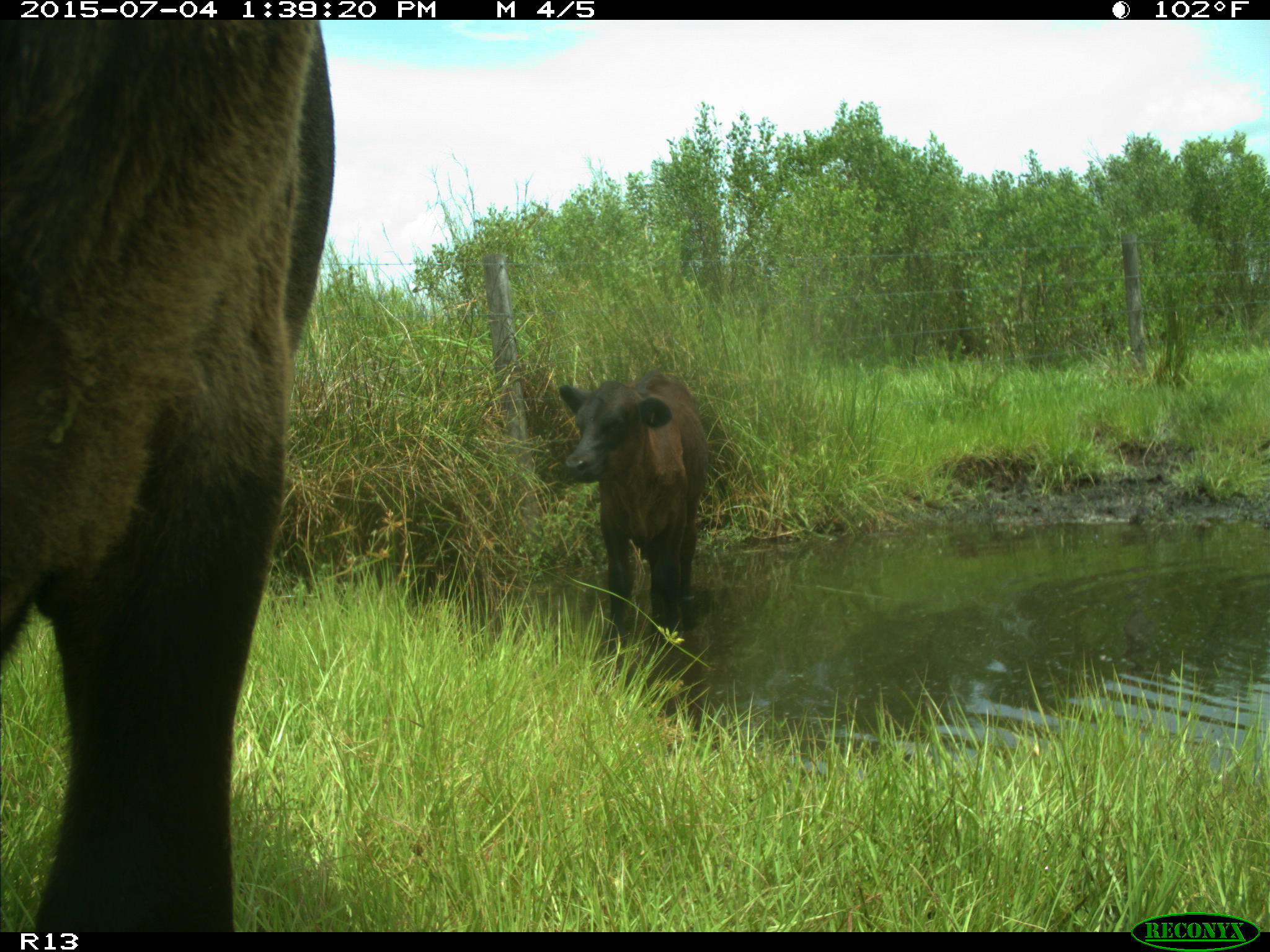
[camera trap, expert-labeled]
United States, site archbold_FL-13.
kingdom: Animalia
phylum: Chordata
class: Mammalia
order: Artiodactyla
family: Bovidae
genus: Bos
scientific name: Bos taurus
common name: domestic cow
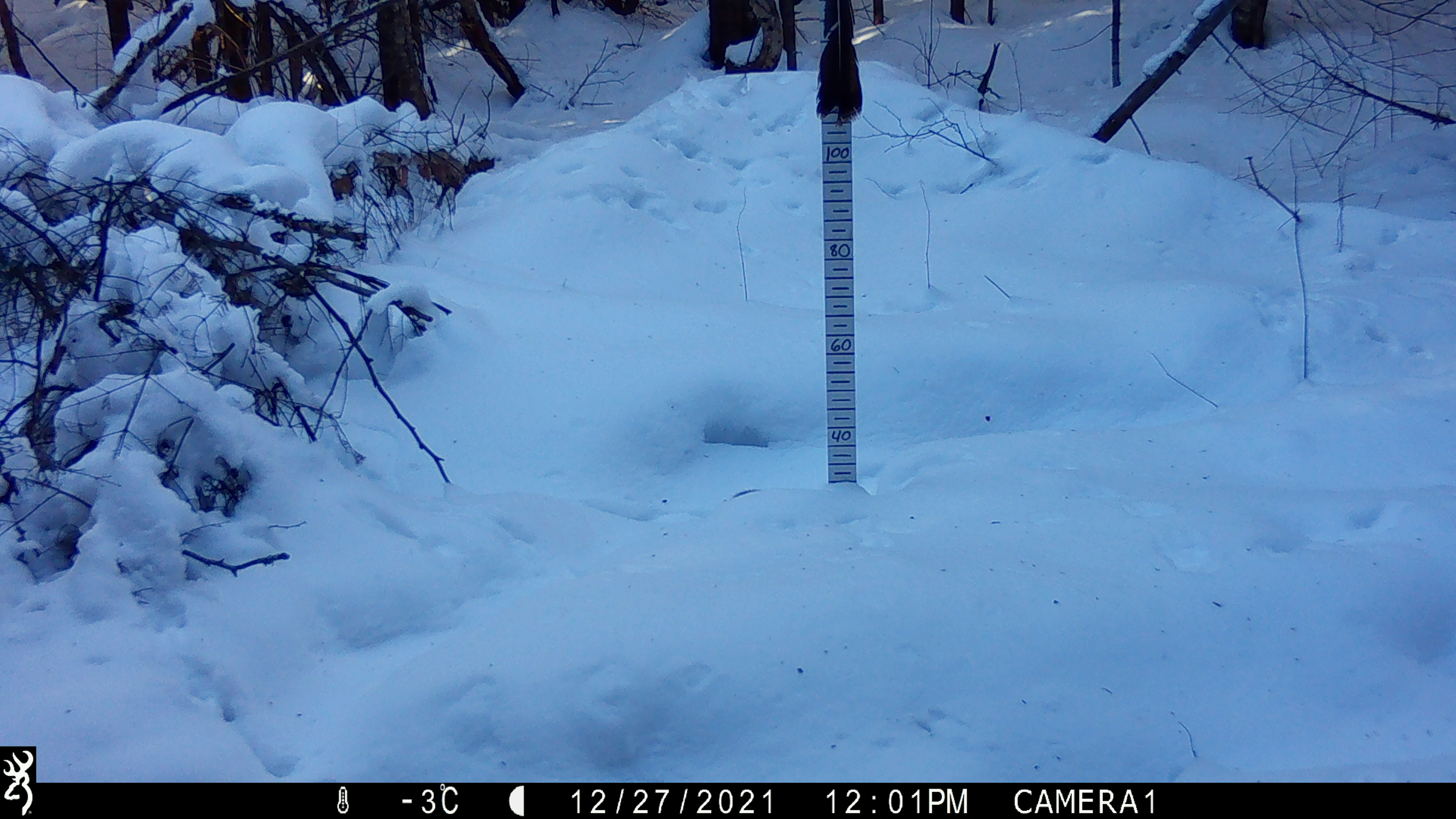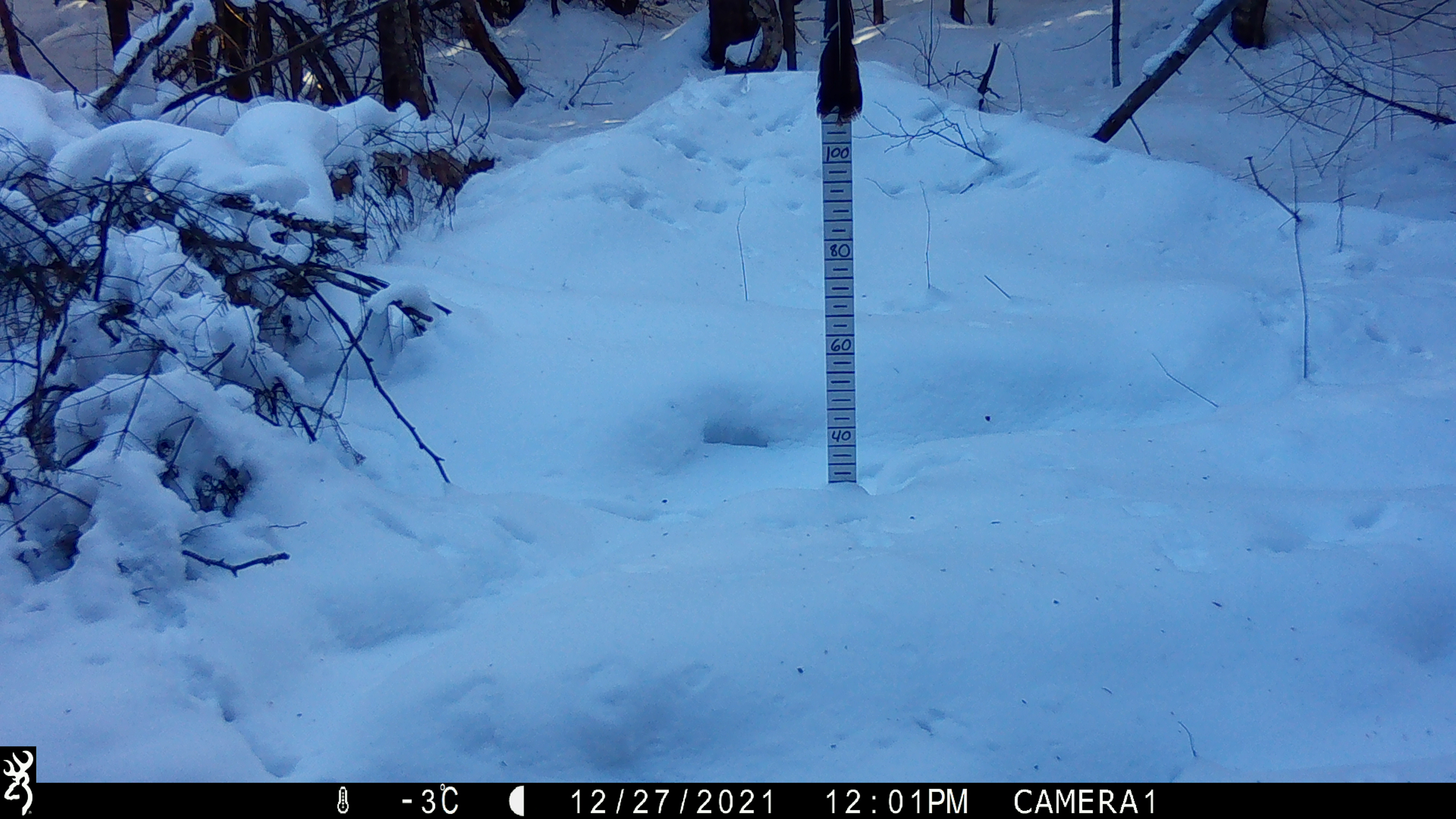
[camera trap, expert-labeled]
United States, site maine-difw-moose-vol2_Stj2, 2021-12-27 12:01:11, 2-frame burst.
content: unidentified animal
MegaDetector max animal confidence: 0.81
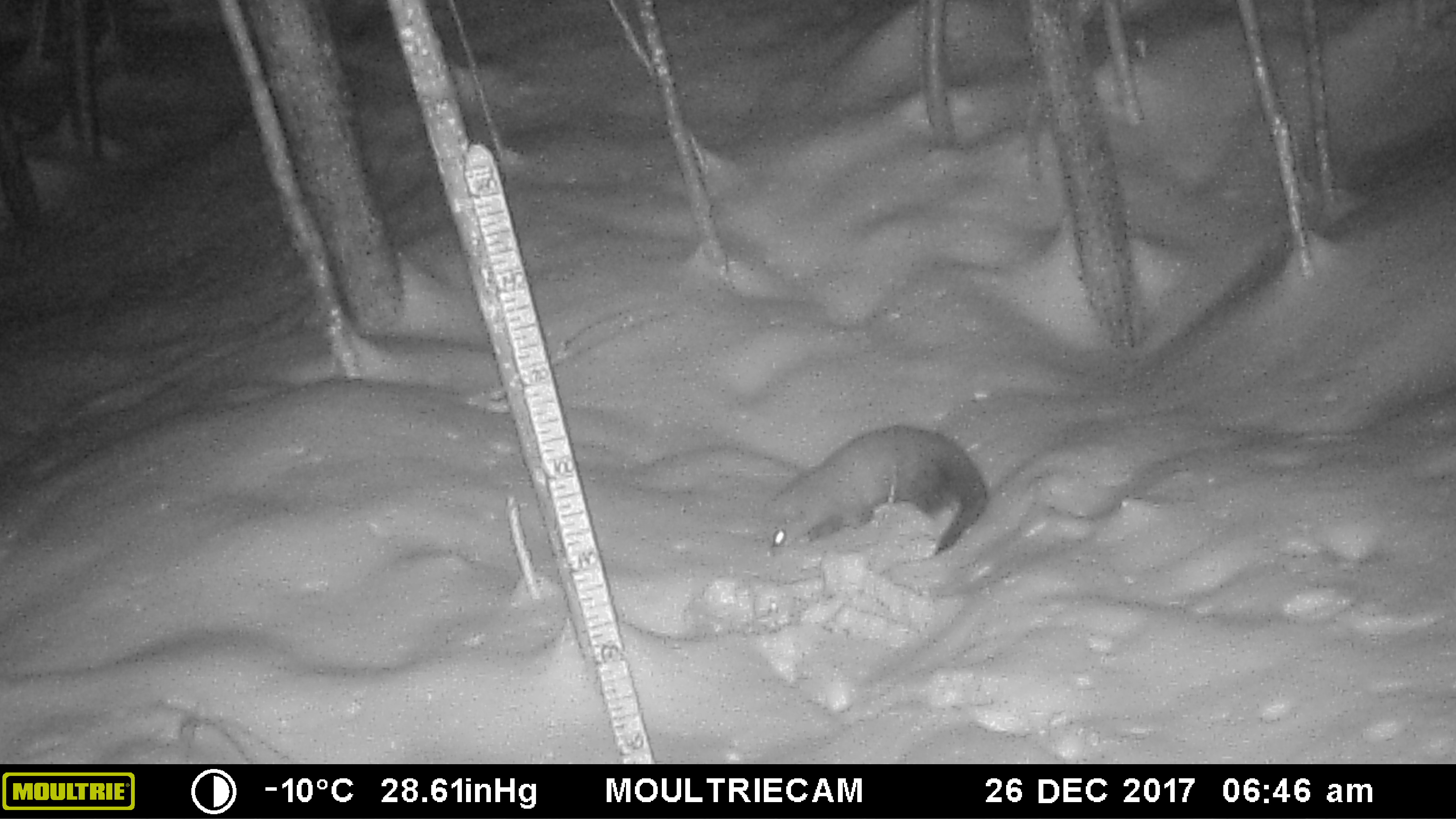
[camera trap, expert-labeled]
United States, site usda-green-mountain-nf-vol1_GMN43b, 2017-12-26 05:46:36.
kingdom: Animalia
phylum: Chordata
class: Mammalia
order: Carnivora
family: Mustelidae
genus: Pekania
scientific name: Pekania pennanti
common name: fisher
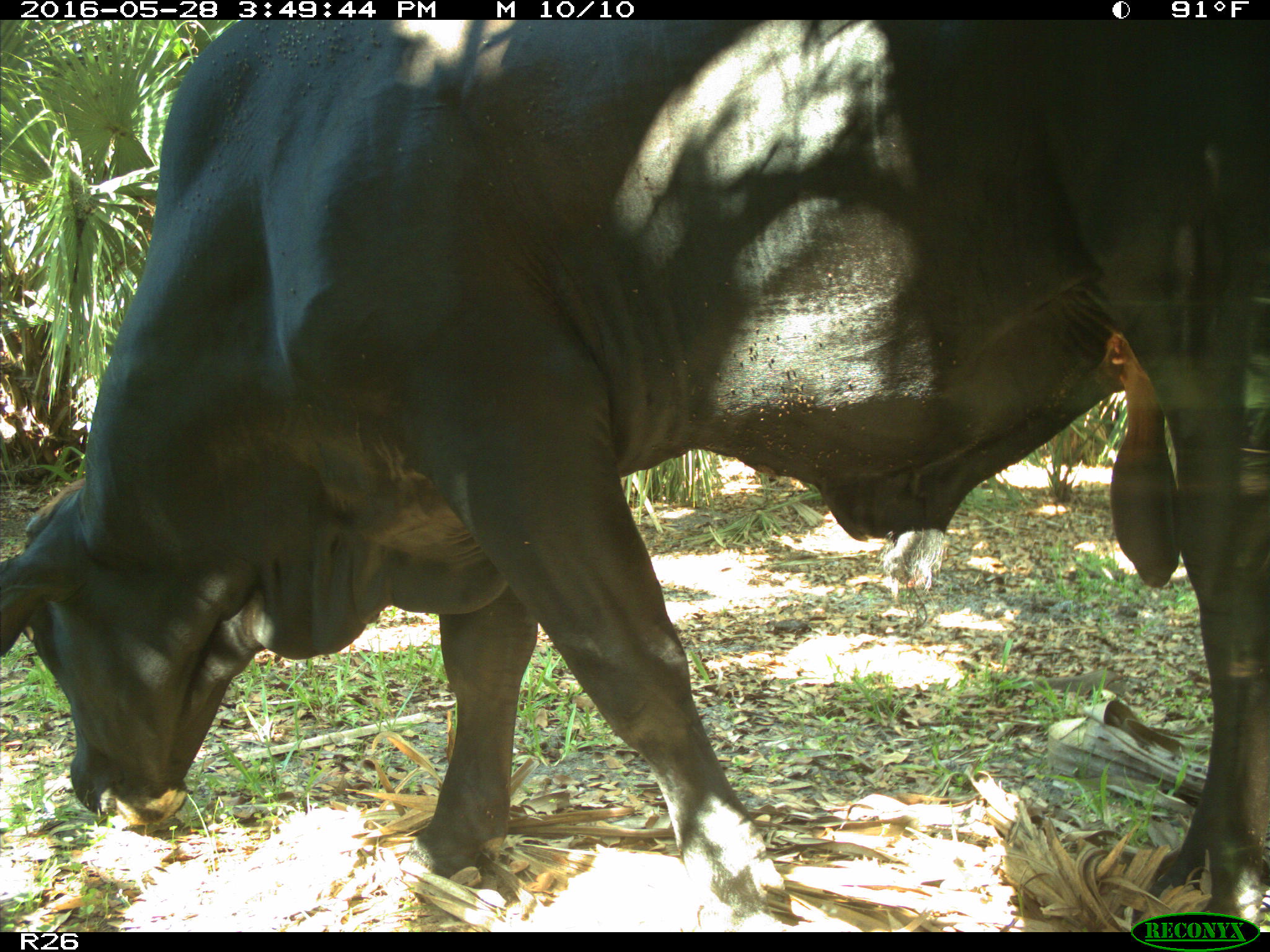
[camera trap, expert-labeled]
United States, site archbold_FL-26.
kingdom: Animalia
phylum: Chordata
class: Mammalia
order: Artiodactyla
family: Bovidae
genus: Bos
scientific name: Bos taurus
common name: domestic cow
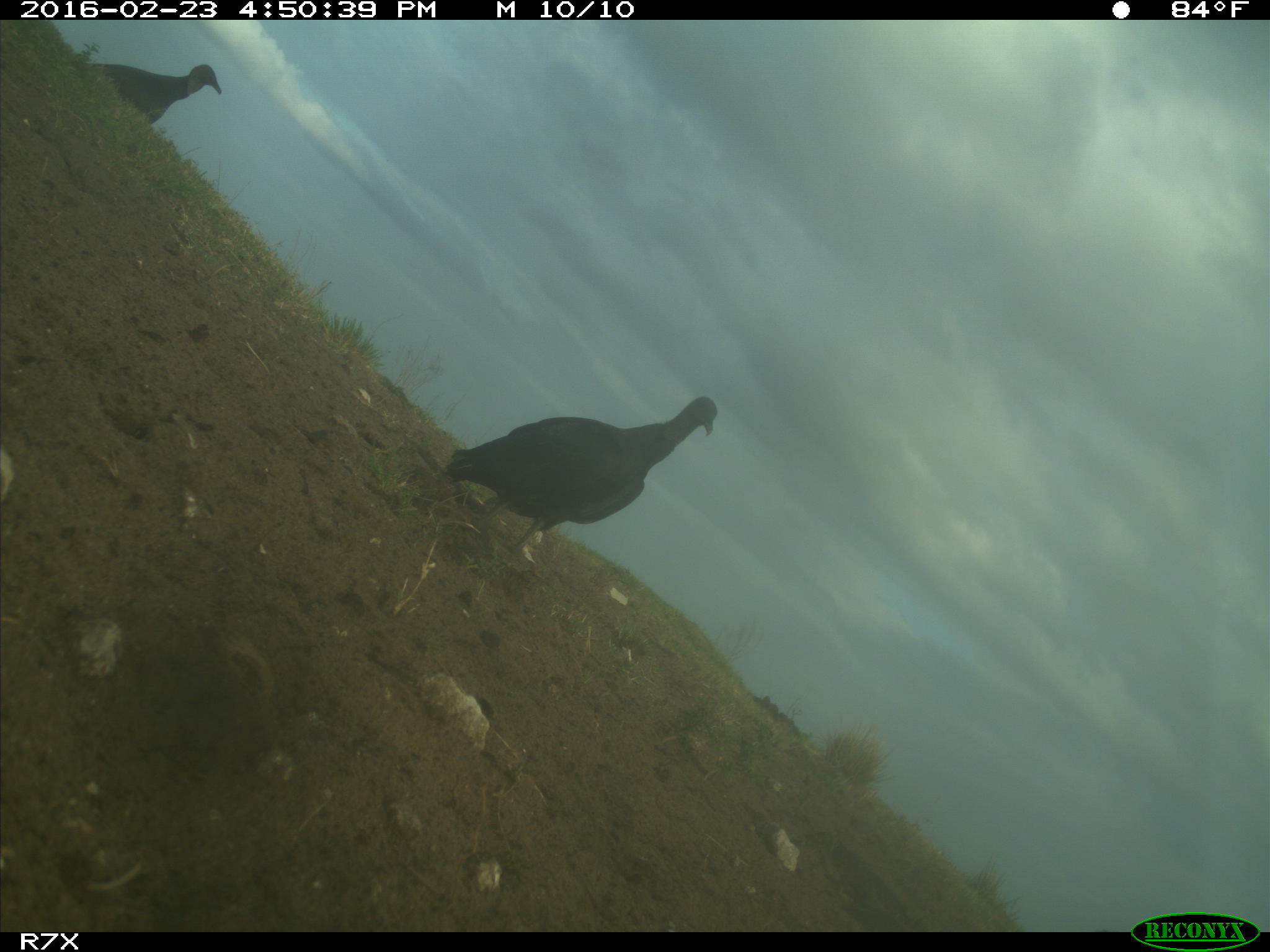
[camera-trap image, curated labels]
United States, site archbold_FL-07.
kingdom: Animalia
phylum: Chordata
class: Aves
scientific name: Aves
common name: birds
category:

### What is required
Write out all the entries word for word, but skip any images.

### Exercise response
[camera trap, expert-labeled]
United States, site archbold_FL-13.
kingdom: Animalia
phylum: Chordata
class: Mammalia
order: Artiodactyla
family: Bovidae
genus: Bos
scientific name: Bos taurus
common name: domestic cow
[camera trap, expert-labeled]
United States, site maine-difw-moose-vol2_Stj2, 2021-12-27 12:01:11, 2-frame burst.
content: unidentified animal
MegaDetector max animal confidence: 0.81
[camera trap, expert-labeled]
United States, site usda-green-mountain-nf-vol1_GMN43b, 2017-12-26 05:46:36.
kingdom: Animalia
phylum: Chordata
class: Mammalia
order: Carnivora
family: Mustelidae
genus: Pekania
scientific name: Pekania pennanti
common name: fisher
[camera trap, expert-labeled]
United States, site archbold_FL-26.
kingdom: Animalia
phylum: Chordata
class: Mammalia
order: Artiodactyla
family: Bovidae
genus: Bos
scientific name: Bos taurus
common name: domestic cow
[camera-trap image, curated labels]
United States, site archbold_FL-07.
kingdom: Animalia
phylum: Chordata
class: Aves
scientific name: Aves
common name: birds
category:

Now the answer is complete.